TRECHO FORNECIDO
○ ○ ○ ○ ○

Doação de sangue: Mitos e verdades
A professora Flavia desconstrói o mito de que para doar sangue é necessário estar em jejum. “Na realidade, a pessoa tem que doar estando bem alimentada. Uma refeição leve, mas a doação não tem que acontecer em jejum”, ela explica.
O segundo mito que a doutora esclarece é o de que as mulheres não podem doar estando menstruadas. Ela enfatiza: “Você pode doar estando menstruada, dependendo de como você esteja naquele momento.” O terceiro mito listado pela profissional é o de que pessoas com tatuagem ou piercing não podem doar. Sobre esse, ela diz: “Essas pessoas podem doar depois de seis meses de colocada ou feita a tatuagem. E se o piercing não for em boca, nem cavidade sexual, você pode doar sangue também.”
Ela também explica sobre o que chamou de “o mito da acomodação”. Este se refere às pessoas que se impedem de doar, por achar que já tem bastante gente doando. Menores de idade podem realizar doações, os idosos podem doar até os 69 anos de idade e doar sangue não transmite doenças, pois todo o material utilizado durante o processo é descartável. A doutora Flavia alerta: “São mitos que as pessoas caem no imaginário popular e não tem nenhuma evidência, não tem nem embasamento científico.”
A importância da Educação em Hemoterapia
A estudante Carolina afirma ter certeza de que há uma carência desse tipo de ensino. Ela relata ter a percepção de que cada vez mais as pessoas não estão doando sangue. Era um hábito mais comum antigamente, então os indivíduos que doavam mais estão envelhecendo, enquanto a nova geração doa menos. A demanda por doadores, no entanto, cresce cada vez mais, embora as doações não acompanhem o crescimento da demanda.
Carolina ressalta que o projeto é importante não só porque falam sobre doar sangue, mas por causa da conscientização que busca despertar nas pessoas a vontade genuína e voluntária de serem doadoras. De acordo com a doutora Flavia, o Brasil não tem uma cultura de incentivo à doação de sangue voluntária e espontânea, e sim uma cultura de doação de reposição. “Esse é o trabalho do projeto de extensão, levar isso para a comunidade, explicar o porquê. Por que eu tenho que receber sangue? Que sangue é esse? O que é que ele faz no meu corpo? A gente passa esse direito de informação à população”, esclarece a doutora.

○ ○ ○ ○ ○

DADOS APRESENTADOS
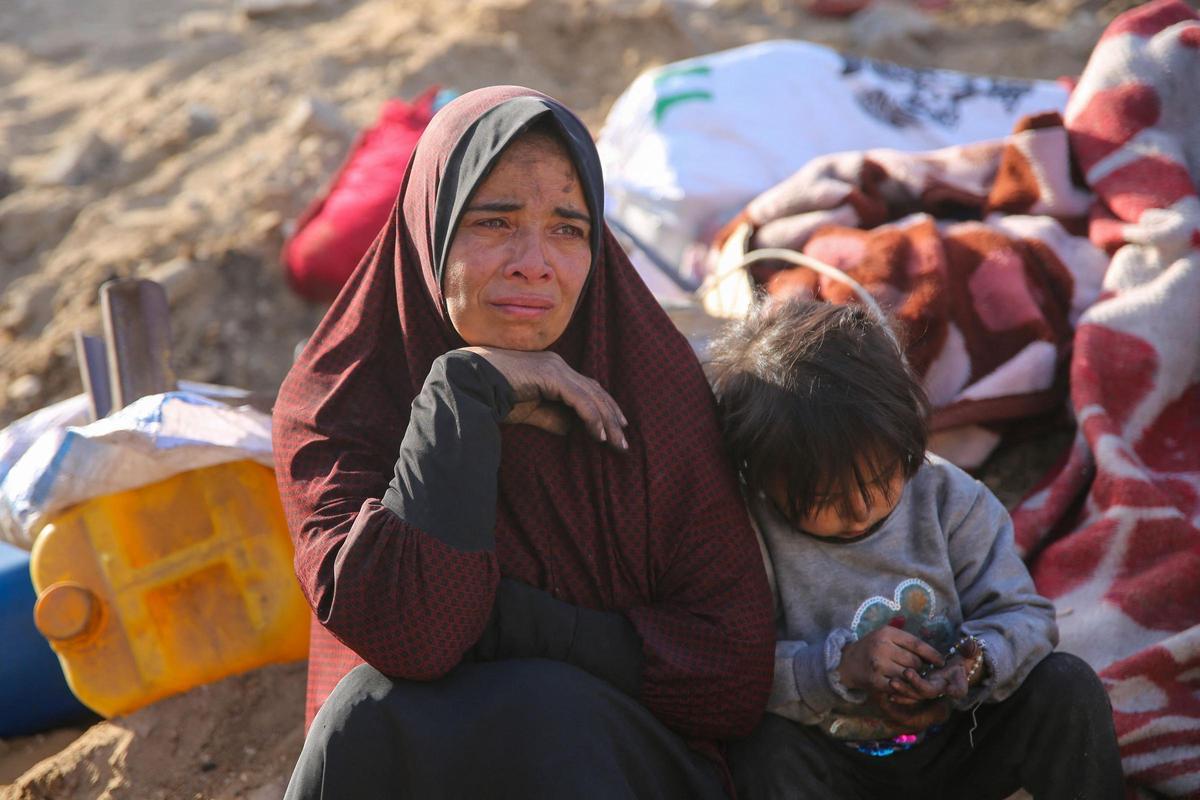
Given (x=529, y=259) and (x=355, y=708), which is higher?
(x=529, y=259)

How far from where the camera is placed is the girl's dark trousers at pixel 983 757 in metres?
2.02

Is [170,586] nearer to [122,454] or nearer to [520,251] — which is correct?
[122,454]

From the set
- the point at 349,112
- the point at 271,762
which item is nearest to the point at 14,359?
the point at 349,112

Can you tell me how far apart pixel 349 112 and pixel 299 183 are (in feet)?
2.64

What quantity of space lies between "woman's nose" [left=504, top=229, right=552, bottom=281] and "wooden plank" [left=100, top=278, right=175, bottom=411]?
4.68 ft

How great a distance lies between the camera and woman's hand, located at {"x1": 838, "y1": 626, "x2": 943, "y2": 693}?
77.0 inches

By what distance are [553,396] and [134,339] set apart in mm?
1529

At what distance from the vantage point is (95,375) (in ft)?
10.4

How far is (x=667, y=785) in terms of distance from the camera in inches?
77.8

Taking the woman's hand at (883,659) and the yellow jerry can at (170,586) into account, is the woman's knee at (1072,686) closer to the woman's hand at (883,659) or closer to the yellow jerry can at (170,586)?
the woman's hand at (883,659)

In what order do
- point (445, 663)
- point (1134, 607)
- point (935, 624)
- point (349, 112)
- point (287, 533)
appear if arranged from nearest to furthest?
point (445, 663)
point (935, 624)
point (1134, 607)
point (287, 533)
point (349, 112)

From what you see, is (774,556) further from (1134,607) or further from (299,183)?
(299,183)

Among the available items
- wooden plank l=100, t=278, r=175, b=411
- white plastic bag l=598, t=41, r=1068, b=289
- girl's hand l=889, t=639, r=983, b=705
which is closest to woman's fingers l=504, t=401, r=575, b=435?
girl's hand l=889, t=639, r=983, b=705

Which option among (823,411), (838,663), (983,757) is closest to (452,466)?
(823,411)
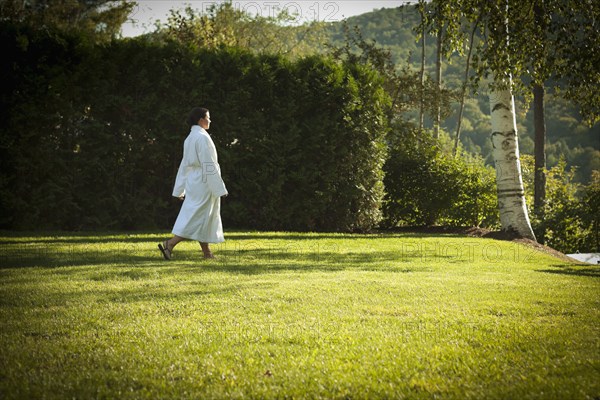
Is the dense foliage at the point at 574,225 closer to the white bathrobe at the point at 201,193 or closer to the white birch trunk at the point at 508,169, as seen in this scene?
the white birch trunk at the point at 508,169

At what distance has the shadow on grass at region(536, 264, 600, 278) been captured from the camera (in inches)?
394

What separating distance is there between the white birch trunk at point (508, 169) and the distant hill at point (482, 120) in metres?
56.7

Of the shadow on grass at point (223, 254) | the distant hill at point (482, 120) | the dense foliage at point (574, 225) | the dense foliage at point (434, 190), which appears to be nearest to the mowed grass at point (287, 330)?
the shadow on grass at point (223, 254)

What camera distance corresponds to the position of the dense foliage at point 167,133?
13484 millimetres

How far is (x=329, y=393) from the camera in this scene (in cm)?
366

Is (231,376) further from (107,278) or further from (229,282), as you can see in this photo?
(107,278)

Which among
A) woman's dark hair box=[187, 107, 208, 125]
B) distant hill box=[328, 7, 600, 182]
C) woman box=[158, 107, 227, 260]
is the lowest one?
woman box=[158, 107, 227, 260]

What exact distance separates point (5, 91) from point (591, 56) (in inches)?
526

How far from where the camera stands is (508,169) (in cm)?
1559

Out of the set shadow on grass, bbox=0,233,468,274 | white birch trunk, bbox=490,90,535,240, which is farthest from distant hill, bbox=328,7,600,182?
shadow on grass, bbox=0,233,468,274

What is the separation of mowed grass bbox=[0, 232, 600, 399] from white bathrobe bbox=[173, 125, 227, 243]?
0.53 m

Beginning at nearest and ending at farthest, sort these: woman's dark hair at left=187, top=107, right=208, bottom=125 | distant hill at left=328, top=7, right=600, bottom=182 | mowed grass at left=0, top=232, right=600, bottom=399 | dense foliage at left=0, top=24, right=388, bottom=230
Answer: mowed grass at left=0, top=232, right=600, bottom=399 < woman's dark hair at left=187, top=107, right=208, bottom=125 < dense foliage at left=0, top=24, right=388, bottom=230 < distant hill at left=328, top=7, right=600, bottom=182

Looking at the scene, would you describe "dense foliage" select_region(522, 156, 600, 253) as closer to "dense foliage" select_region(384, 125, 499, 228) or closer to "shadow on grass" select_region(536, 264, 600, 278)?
"dense foliage" select_region(384, 125, 499, 228)

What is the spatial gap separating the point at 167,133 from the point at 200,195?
5.54m
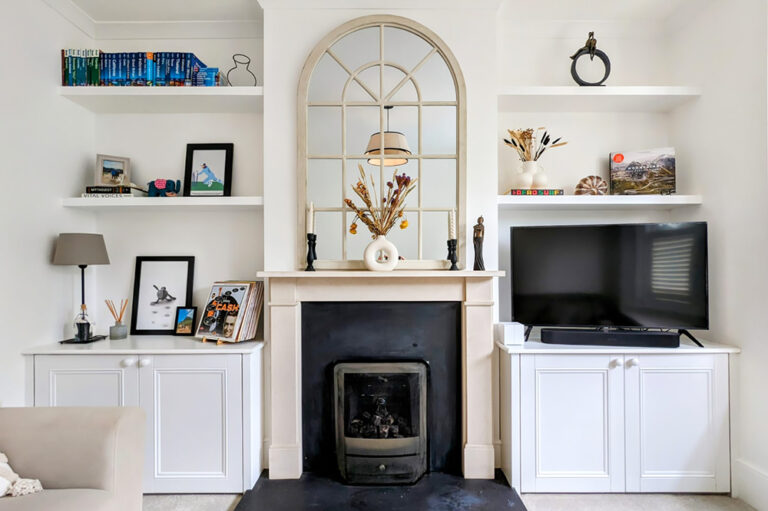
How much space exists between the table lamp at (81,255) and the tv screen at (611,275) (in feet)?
7.70

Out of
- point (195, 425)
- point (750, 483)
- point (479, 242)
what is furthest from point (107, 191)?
point (750, 483)

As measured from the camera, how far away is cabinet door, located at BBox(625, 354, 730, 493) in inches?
88.4

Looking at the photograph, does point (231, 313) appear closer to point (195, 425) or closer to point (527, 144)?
point (195, 425)

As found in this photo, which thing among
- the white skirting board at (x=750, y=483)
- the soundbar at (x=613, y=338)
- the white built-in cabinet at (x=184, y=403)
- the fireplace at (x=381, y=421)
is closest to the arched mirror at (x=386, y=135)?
the fireplace at (x=381, y=421)

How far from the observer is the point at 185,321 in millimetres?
2643

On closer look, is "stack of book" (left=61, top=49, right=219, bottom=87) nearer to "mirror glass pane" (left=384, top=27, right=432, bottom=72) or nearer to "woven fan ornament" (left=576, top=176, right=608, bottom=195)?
"mirror glass pane" (left=384, top=27, right=432, bottom=72)

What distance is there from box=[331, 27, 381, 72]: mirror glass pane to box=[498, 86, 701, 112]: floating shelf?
2.57 feet

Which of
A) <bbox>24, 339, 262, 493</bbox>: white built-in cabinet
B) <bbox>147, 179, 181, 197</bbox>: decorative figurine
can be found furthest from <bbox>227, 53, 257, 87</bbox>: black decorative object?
<bbox>24, 339, 262, 493</bbox>: white built-in cabinet

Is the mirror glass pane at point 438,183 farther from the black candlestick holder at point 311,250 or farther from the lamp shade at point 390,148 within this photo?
the black candlestick holder at point 311,250

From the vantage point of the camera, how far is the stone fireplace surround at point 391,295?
2.40 meters

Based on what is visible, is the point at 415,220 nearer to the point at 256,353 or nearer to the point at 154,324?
the point at 256,353

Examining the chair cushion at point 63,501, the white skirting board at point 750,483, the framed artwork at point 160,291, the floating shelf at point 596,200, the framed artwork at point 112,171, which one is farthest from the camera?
the framed artwork at point 160,291

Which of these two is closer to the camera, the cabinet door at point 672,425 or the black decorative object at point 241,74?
the cabinet door at point 672,425

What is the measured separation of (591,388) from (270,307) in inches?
69.5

○ ○ ○ ○ ○

Segundo o texto sobre doação de sangue, até que idade os idosos podem doar? Os registros não têm nenhum papel nesta tarefa.

RESPOSTA DO EXERCÍCIO
Até os 69 anos de idade.